Please transcribe exactly the lines from the first line of the records below through the line containing "Single Family Homes", including both, and omit all pictures.

(Scraped caption text data)
_ _ _ _ _ _ _

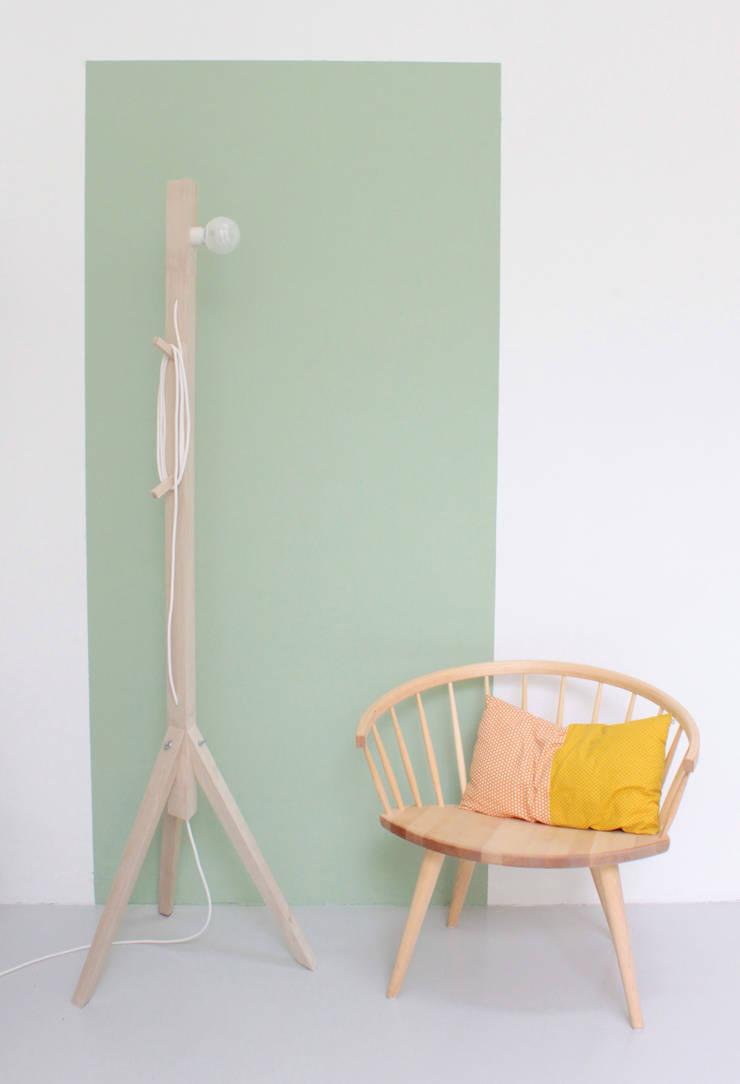 Lampes Caroline Gomez: Maison de style  par ^£~~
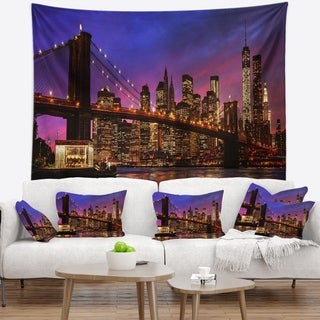 Designart 'Brooklyn Bridge and Manhattan at Sunset' Wall Tapestry
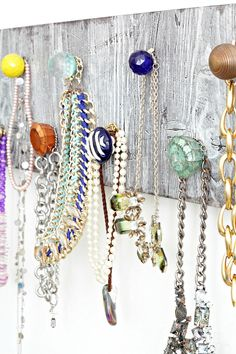 How to Make a DIY Necklace Holder to Organize Your Jewelry! Beautiful DIY project to keep your necklaces organized! This is a great idea, turning a thrifted sign and knobs into a DIY necklace holder! This could work for farmhouse OR modern home decor! Diy Necklace Holder, Necklace Hanger, Jewelry Holder, Diy Simple, Easy Diy, Marimekko, Crafts To Make, Diy Crafts, Upcycled Crafts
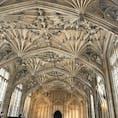オックスフォードにある、ボドリアン図書館 思わず見入ってしまう天井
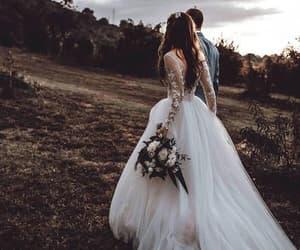 beautiful and custom prom dresses image
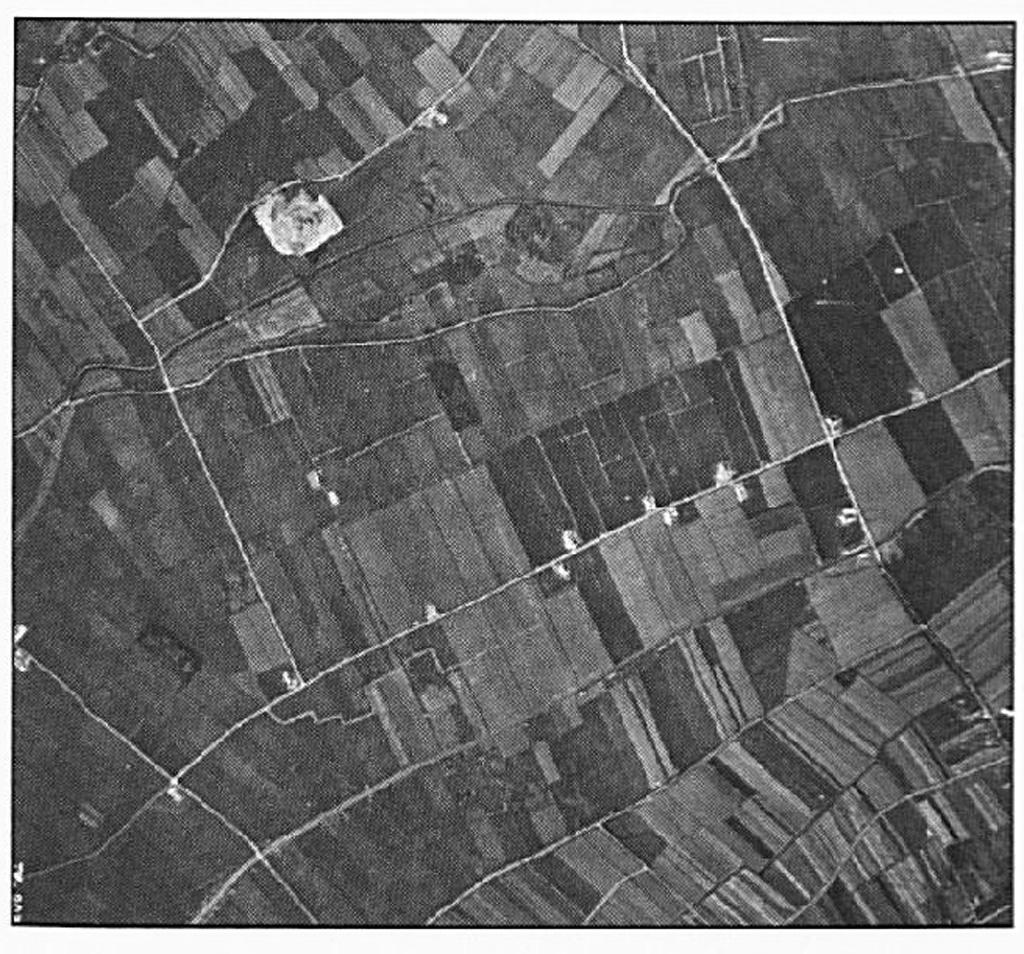Op deze foto is duidelijk het oorspronkelijke verloop van de weg te zien, achter het Schutlaken langs.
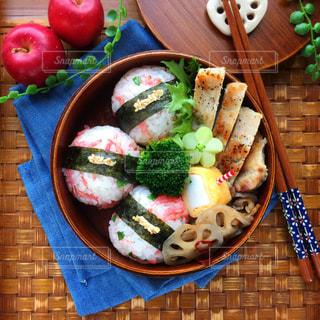 テーブルの上に食べ物の種類でいっぱいのボックス - No.805202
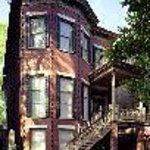 Luxury Living Savannah - Jones Street Suites Thumbnail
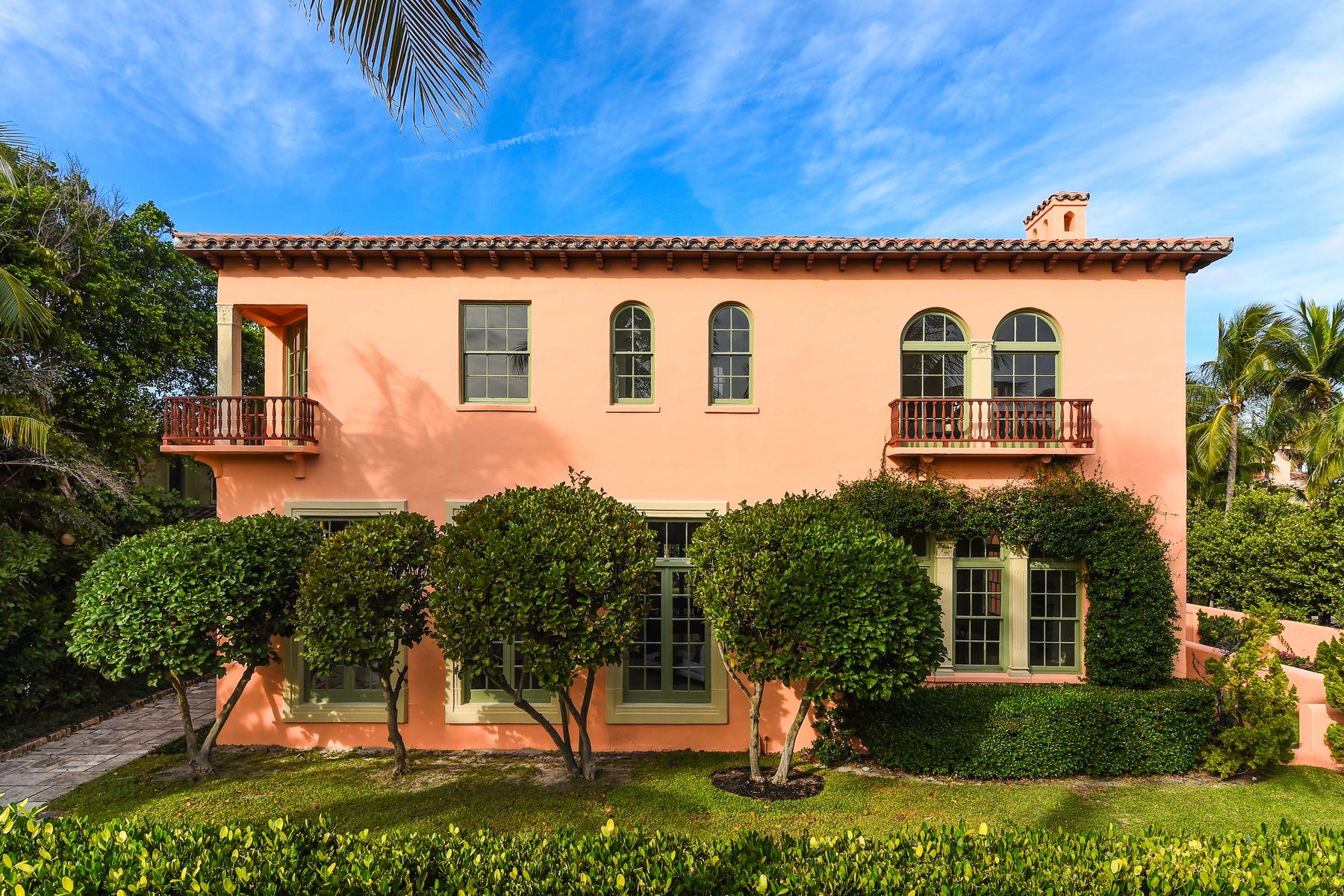Single Family Homes por un Venta en In Town Mizner Masterpiece 111 Dunbar Rd, Palm Beach, Florida 33480 Estados Unidos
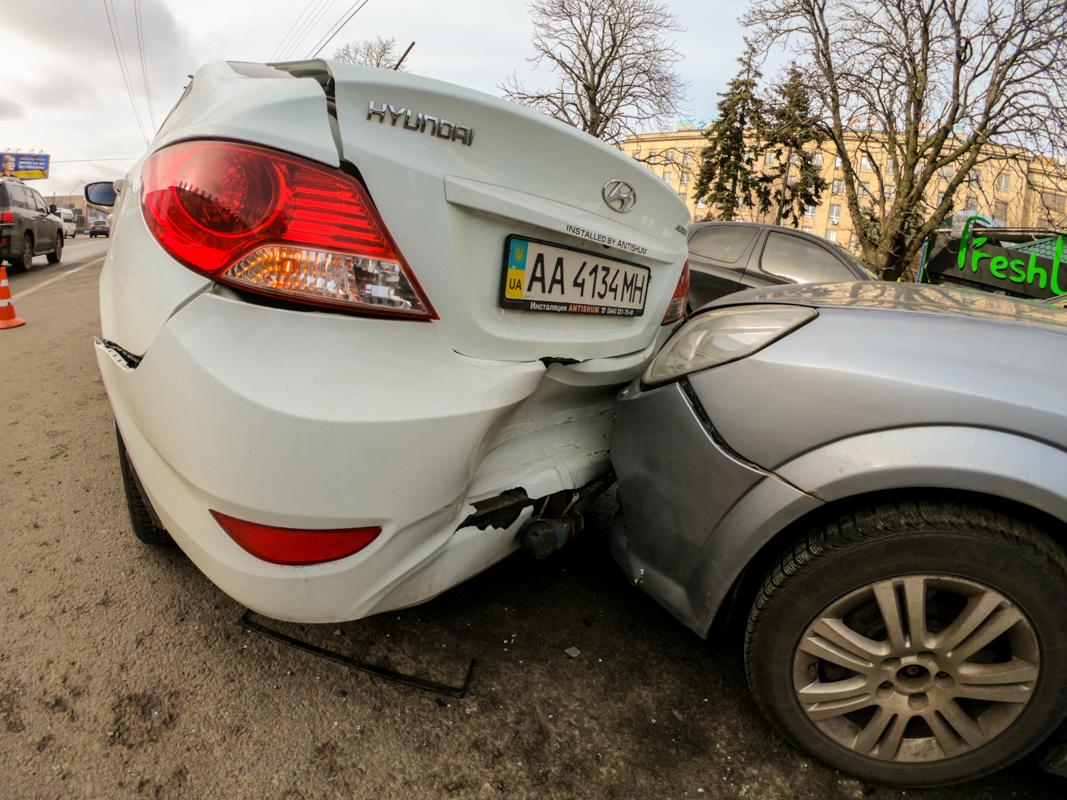 Renault вылетел в стоящий на обочине Opel, а тот в свою очередь врезался в Hyundai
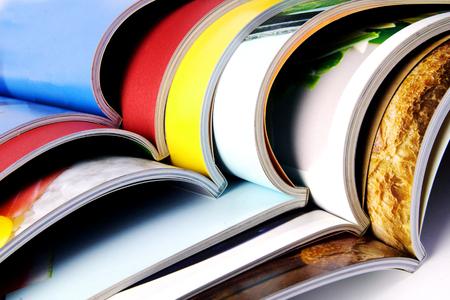 Pila de revistas de colores Foto de archivo - 69977158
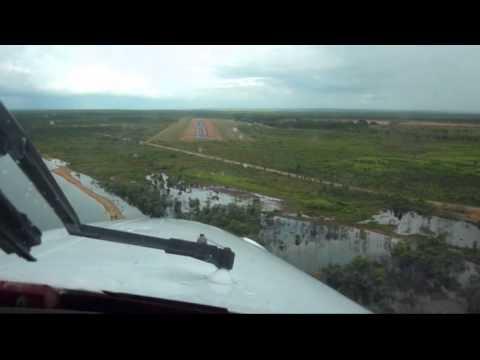 YBWP Weipa QLD (Australia) - Visual Approach and Landing RWY 13 - Cheyenne  II Turboprop PA31T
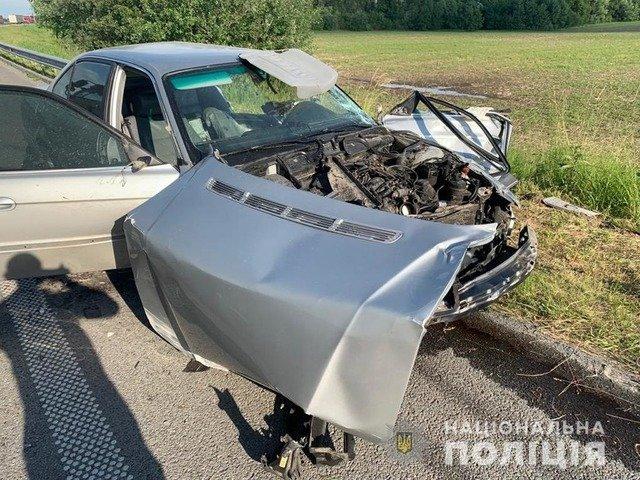 На Житомирщині водій BMW потрапив до реанімації через зіткнення з вантажівкою. ФОТО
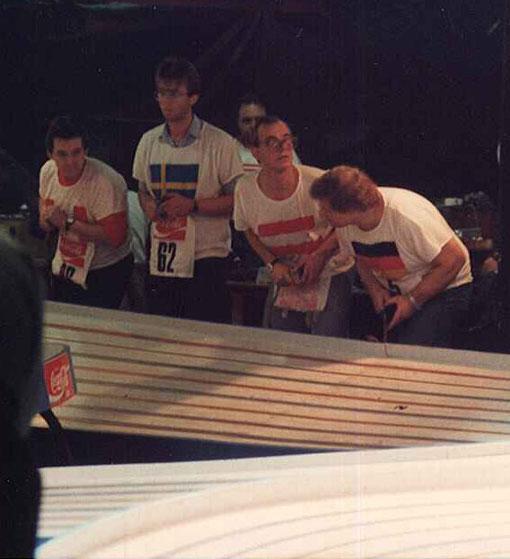 Le canadien Ray Nunes, le suèdois Per Person ( n° 62 ) ,  l'autrichien  Alf Zoder et l'allemand Ralph Klose lors d'une série en slot racing 1/24 free class à Toulouse 1987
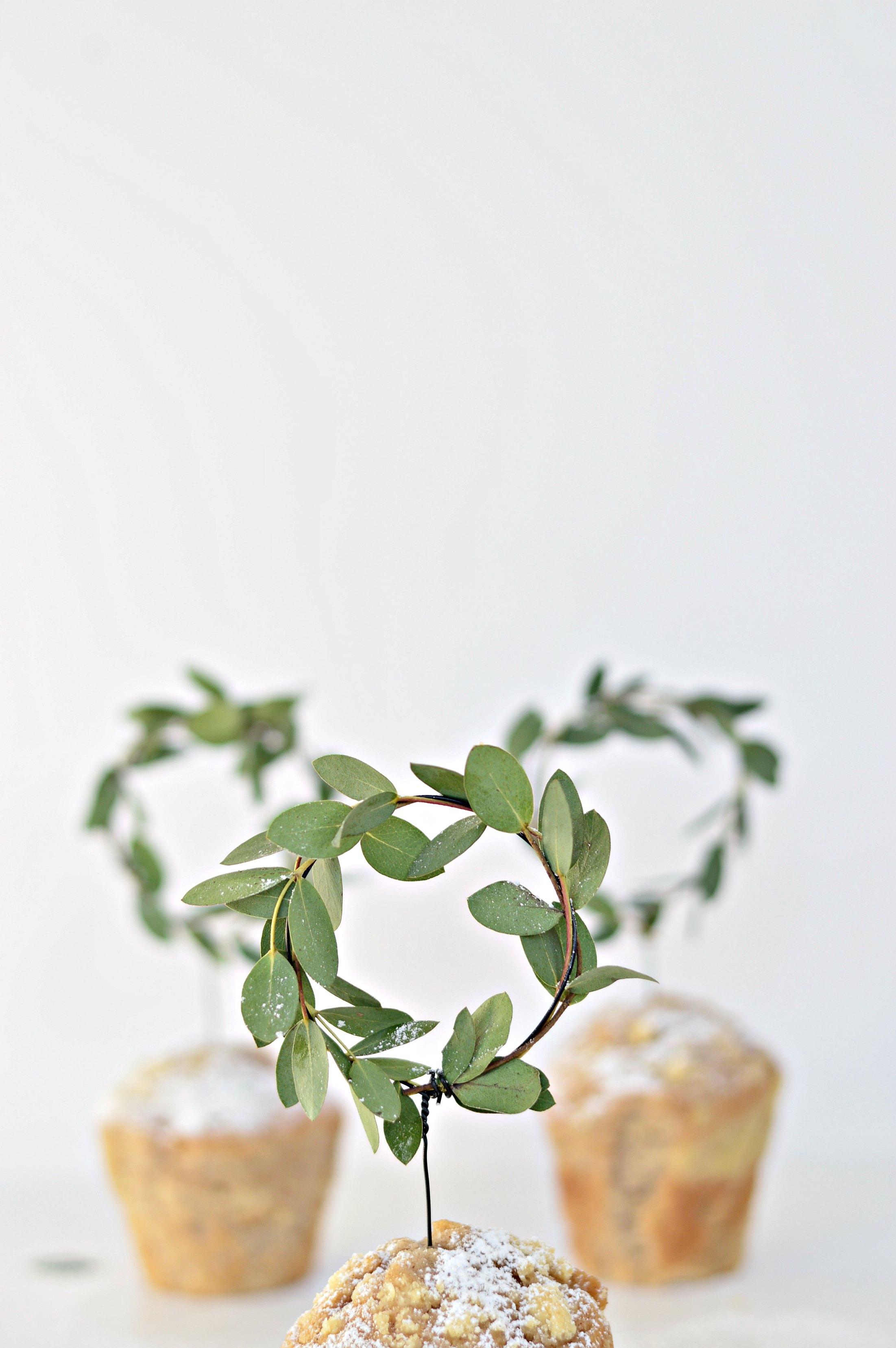 DIY mini minimal wreaths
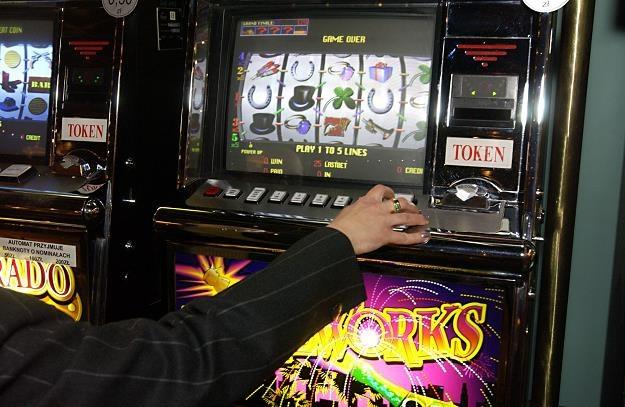 Hazard przenosi się do szarej strefy? /© Bauer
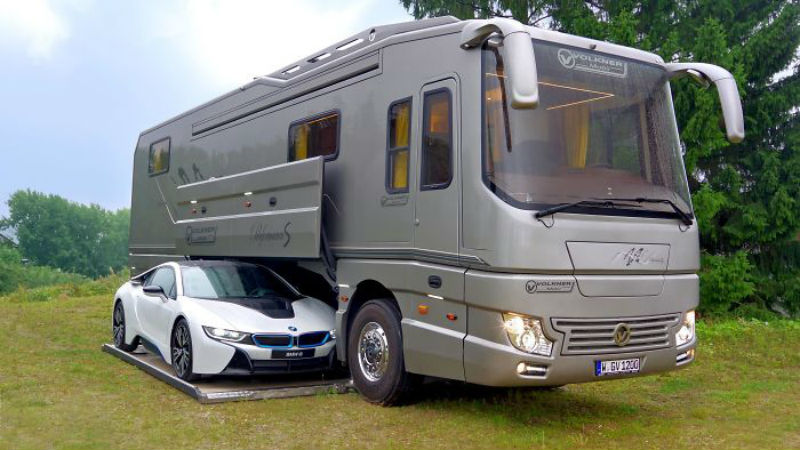 Дом на колесах со встроенным гаражом почти за 100 миллионов рублей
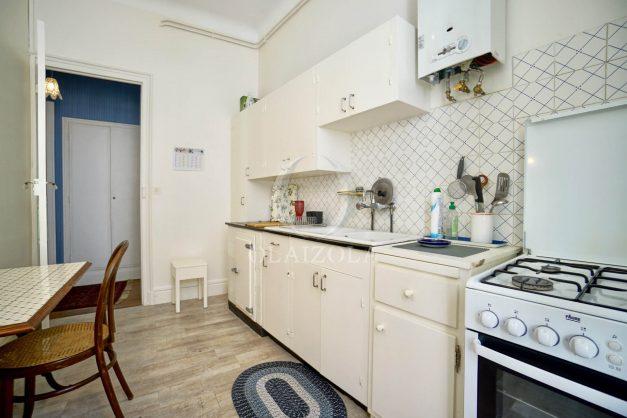 location-vacances-biarritz-appartement-ancien-plein-coeur-de-ville-port-vieux-chapeau-rouge-007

_ _ _ _ _ _ _

• [Reply to the exercise]
 Lampes Caroline Gomez: Maison de style  par ^£~~
 Designart 'Brooklyn Bridge and Manhattan at Sunset' Wall Tapestry
 How to Make a DIY Necklace Holder to Organize Your Jewelry! Beautiful DIY project to keep your necklaces organized! This is a great idea, turning a thrifted sign and knobs into a DIY necklace holder! This could work for farmhouse OR modern home decor! Diy Necklace Holder, Necklace Hanger, Jewelry Holder, Diy Simple, Easy Diy, Marimekko, Crafts To Make, Diy Crafts, Upcycled Crafts
オックスフォードにある、ボドリアン図書館 思わず見入ってしまう天井
 beautiful and custom prom dresses image
Op deze foto is duidelijk het oorspronkelijke verloop van de weg te zien, achter het Schutlaken langs.
 テーブルの上に食べ物の種類でいっぱいのボックス - No.805202
 Luxury Living Savannah - Jones Street Suites Thumbnail
Single Family Homes por un Venta en In Town Mizner Masterpiece 111 Dunbar Rd, Palm Beach, Florida 33480 Estados Unidos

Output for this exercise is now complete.